Nie było. ledwo dziś się zwlekłam. Wczoraj wieczorem biegłam, ale to mnie tak zmęczyło jak nigdy .. Nie wiem czemu.. a wczorajszy wieczór baardzo nieładnie dietowo :( Już dawno nie zażerałam nerwów... co to się dzieje... dziś wyrzucam na śmietnik wszystkie słodycze z domu.. trudno.. nie będzie nic ... aż do Świąt...
Puellcia, ja zrobiłam tak samo. A 'dyżurne' ciasteczka leżą w samochodzie, w razie jakby ktoś niespodziewanie chciał się objawić.
Jakoś wolę nie kusić licha :wink: .
Jak się ktoś objawi to polecę i kupię :)
A wczoraj było bardzo ładnie. Co prawda bez ćwiczeń bo wróciłam z seminarium do domu o 22 i padłam, ale dietowo super.
Dziś będzie i ruch i dieta.
Muszę wyglądać jak człowiek na Sylwestra, bo idziemy z misiem na bal. Szukam sobie jakiejś sukienki na tą okazję, niby coś tam w szafie jest więc w razie czego nago nie pojdę :) ale może coś wpadnie w oko. No i może wreszcie zrobię zdjęcia i coś tu powklejam, bo mam same nieaktualne,a jakoś wątek lekko czarno biały...
Czarno biały?!Cytat:
Zamieszczone przez puellcia
Taka przenośnia. U innych jakieś zdjątka są jeśli nie własne to zwierząt. Mojej niuni też pstryknę i wrzucę.
A jeśli nie zdjęcia to wykresy:) Tylko, że u mnie co to za wykres-linia prosta :)
Melduję, że wczorajszy plan zrealizowany:)
Brawo za wczoraj. Najtrudniej jest się chyba wyrwać z passy wieczornego podżerania, czy przynajmniej ciągłego myślenia o tymże.
A jak Ci idzie polowanie na kieckę? Ja powinnam, ale oczywiście dziś znów nie chce mi się jechać. Gdzie oglądałaś coś ciekawego?
No i czekam na fotki 8) .
Wykresy są fajne, mogą być od razu bardzo kolorowe ;)
Prosta to też dobra byle pod kątem ;)Cytat:
Zamieszczone przez puellcia
Ekhm ok powinnam napisać-pozioma :) Alek już mnie złapał z język no.

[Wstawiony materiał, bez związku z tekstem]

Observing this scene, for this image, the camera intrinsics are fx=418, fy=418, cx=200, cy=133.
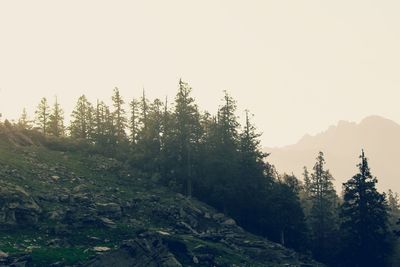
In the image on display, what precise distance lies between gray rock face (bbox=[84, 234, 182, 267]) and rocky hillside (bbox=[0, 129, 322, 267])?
0.07 metres

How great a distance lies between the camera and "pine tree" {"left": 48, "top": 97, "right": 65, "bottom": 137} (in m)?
82.2

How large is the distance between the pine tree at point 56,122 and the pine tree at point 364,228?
5603 cm

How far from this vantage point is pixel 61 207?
38938mm

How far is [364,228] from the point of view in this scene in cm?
5175

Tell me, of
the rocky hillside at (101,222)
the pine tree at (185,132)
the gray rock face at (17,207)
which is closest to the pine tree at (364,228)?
the rocky hillside at (101,222)

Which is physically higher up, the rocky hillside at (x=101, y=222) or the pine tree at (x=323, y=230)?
the rocky hillside at (x=101, y=222)

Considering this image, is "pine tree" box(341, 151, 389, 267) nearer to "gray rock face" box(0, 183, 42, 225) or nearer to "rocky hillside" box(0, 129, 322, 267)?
"rocky hillside" box(0, 129, 322, 267)

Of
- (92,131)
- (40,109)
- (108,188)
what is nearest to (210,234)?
(108,188)

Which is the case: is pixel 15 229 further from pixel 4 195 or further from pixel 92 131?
pixel 92 131

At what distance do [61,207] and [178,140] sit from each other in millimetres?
23840

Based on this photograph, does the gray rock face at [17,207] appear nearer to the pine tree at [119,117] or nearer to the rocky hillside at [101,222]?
the rocky hillside at [101,222]

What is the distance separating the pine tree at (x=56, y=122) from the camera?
82.2m

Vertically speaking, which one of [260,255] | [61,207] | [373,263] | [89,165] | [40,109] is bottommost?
[373,263]

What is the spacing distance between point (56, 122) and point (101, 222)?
2006 inches
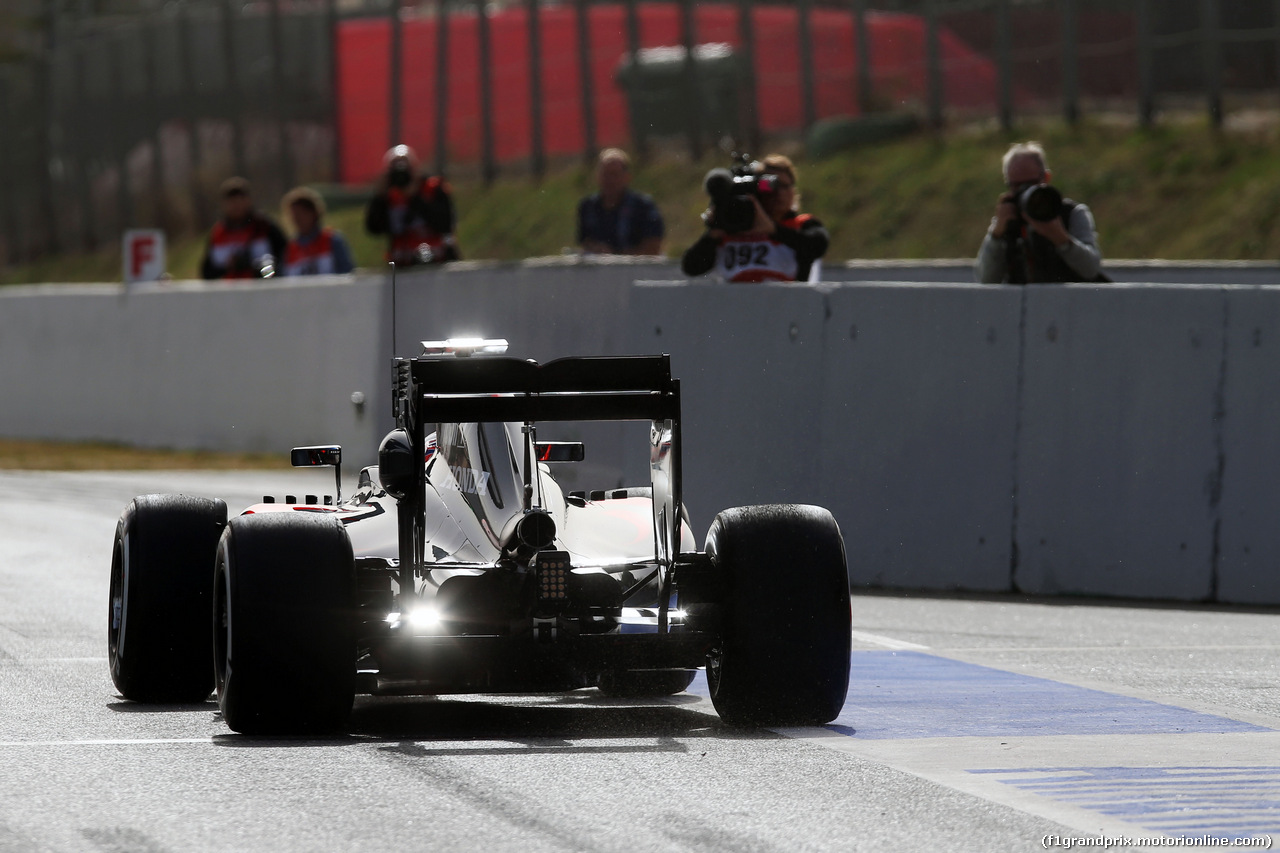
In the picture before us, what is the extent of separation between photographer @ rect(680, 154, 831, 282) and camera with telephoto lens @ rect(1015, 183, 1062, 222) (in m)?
1.12

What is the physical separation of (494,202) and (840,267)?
A: 14.9 m

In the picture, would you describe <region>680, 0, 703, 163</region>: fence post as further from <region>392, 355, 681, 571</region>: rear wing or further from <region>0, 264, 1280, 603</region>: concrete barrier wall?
<region>392, 355, 681, 571</region>: rear wing

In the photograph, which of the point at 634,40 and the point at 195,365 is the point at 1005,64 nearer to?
the point at 634,40

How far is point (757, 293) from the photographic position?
1276 cm

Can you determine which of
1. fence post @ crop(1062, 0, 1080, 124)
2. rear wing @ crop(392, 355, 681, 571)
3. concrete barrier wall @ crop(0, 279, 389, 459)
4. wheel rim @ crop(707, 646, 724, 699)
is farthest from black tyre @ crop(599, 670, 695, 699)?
fence post @ crop(1062, 0, 1080, 124)

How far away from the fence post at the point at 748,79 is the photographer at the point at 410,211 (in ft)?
→ 30.2

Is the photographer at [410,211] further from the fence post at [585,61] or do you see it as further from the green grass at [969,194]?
the fence post at [585,61]

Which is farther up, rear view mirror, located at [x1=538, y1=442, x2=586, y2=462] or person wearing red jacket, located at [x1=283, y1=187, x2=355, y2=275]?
person wearing red jacket, located at [x1=283, y1=187, x2=355, y2=275]

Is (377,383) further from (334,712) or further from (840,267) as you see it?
(334,712)

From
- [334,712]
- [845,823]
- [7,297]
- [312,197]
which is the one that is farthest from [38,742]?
[7,297]

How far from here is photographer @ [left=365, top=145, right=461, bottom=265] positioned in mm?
18328

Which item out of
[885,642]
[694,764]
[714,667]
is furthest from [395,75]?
[694,764]

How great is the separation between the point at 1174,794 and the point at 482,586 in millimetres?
2287

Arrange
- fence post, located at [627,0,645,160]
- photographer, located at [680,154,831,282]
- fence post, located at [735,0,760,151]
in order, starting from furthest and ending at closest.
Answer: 1. fence post, located at [627,0,645,160]
2. fence post, located at [735,0,760,151]
3. photographer, located at [680,154,831,282]
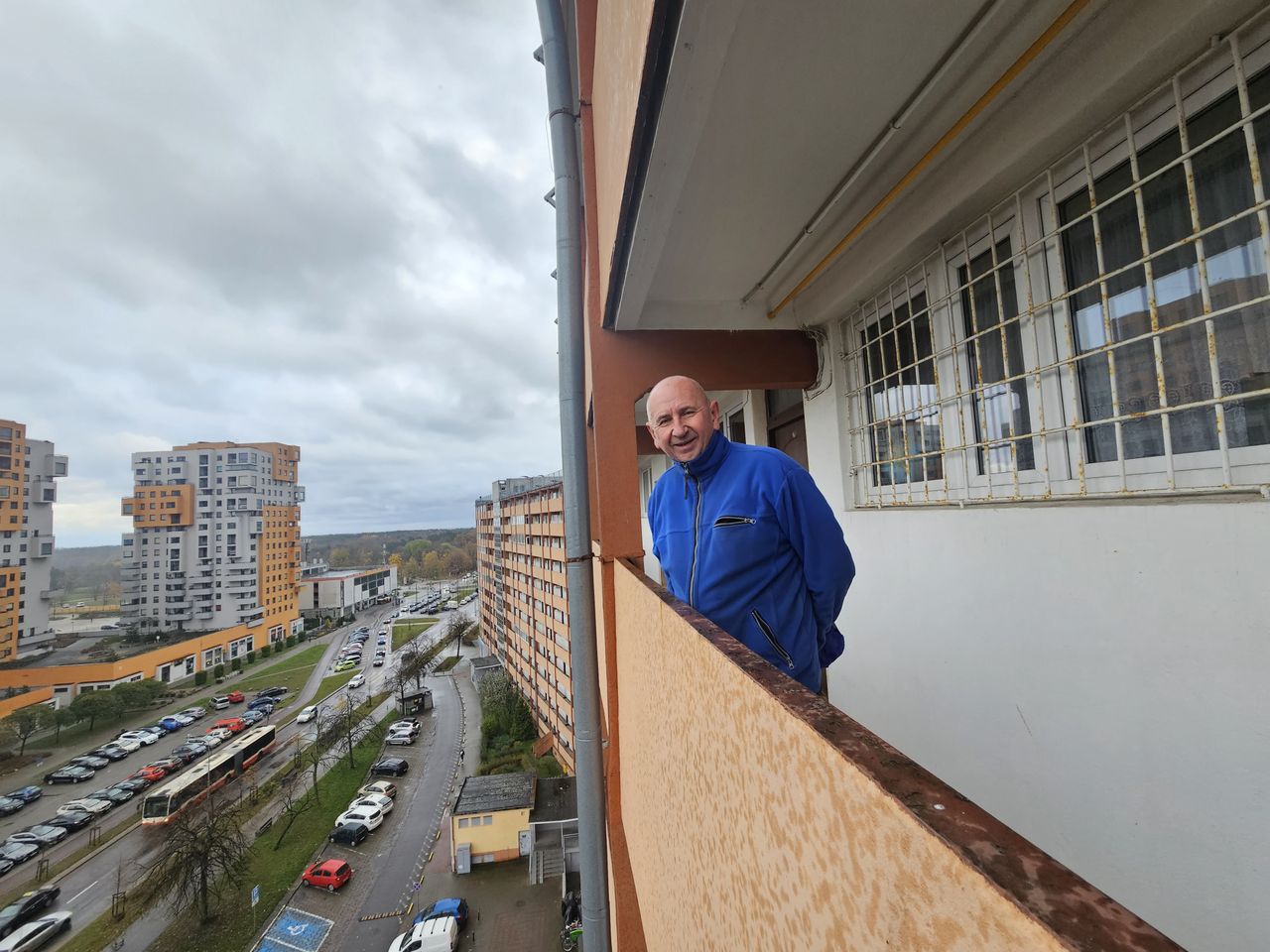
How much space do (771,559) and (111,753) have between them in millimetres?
44838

Selva planuję zakupy w sobotę-tropem dawnego stadionu-czyli tam gdzie sie poprzenosili-nie wiem za bardzo gdzie jedziemy bo to pomysł mojej mother:) w życiu nie kupowałam sukienki na bazarze, ale co mi szkodzi. Wątpię, żebym coś znalazła, ale w tzw butikach czy centrach handlowych jakoś nic mi się nie podobało.Ostatnio ktoś mi powiedział, że w Factory, w Ursusie są fajne rzeczy no i pojechałam. Nie ma nic. Znaczy nic co mi się podoba.

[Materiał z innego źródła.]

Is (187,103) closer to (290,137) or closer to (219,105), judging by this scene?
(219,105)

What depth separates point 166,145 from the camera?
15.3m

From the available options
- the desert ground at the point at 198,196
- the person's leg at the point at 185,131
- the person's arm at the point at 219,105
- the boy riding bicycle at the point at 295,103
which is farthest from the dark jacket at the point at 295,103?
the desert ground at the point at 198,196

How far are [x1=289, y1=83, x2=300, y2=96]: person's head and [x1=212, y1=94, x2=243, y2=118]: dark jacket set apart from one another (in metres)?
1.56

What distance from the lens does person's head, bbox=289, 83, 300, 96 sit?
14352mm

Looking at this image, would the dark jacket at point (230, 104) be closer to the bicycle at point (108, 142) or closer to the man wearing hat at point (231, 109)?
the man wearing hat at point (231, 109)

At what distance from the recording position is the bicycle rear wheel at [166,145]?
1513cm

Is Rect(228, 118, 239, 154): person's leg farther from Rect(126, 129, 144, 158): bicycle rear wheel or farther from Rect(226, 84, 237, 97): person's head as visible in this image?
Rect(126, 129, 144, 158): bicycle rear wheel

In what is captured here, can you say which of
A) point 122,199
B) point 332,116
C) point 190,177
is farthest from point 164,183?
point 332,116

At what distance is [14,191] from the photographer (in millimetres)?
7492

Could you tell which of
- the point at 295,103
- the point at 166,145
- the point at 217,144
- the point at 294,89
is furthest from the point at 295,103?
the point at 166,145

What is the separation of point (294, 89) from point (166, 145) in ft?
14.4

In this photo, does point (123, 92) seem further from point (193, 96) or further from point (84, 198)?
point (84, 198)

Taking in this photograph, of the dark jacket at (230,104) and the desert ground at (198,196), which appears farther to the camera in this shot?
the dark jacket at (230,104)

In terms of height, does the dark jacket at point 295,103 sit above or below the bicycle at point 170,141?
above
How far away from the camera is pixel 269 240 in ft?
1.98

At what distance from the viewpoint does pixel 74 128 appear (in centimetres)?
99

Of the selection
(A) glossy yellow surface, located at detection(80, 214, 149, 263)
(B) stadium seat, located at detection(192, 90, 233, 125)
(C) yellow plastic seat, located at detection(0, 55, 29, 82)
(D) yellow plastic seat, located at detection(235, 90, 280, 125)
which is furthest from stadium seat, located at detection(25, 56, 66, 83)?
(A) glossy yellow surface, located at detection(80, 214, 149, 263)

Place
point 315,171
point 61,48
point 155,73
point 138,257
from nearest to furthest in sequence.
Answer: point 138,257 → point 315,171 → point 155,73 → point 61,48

Zależy czego szukasz Selva. Ja mam ten problem, że lubie proste uniwersalne rzeczy. Zadnych falbanek i piórek bo tego nie lubię. No i szukam czegoś z podkreślona talią, waską układającą się na biodrach-w czymś takim wyglądam fajnie.
Ogólnie to suknice-kilka dyżurnych, które lubię, mam ze Stanów albo szyte. Tak jakoś wyszło. No ale w tym roku szycie już nie wchodzi w grę. Za mało czasu.
A dziś bardzo ładnie-biegowo i dietowo. Jutro rano próbuję się zwlec rano. Zobaczymy co z tego wyjdzie.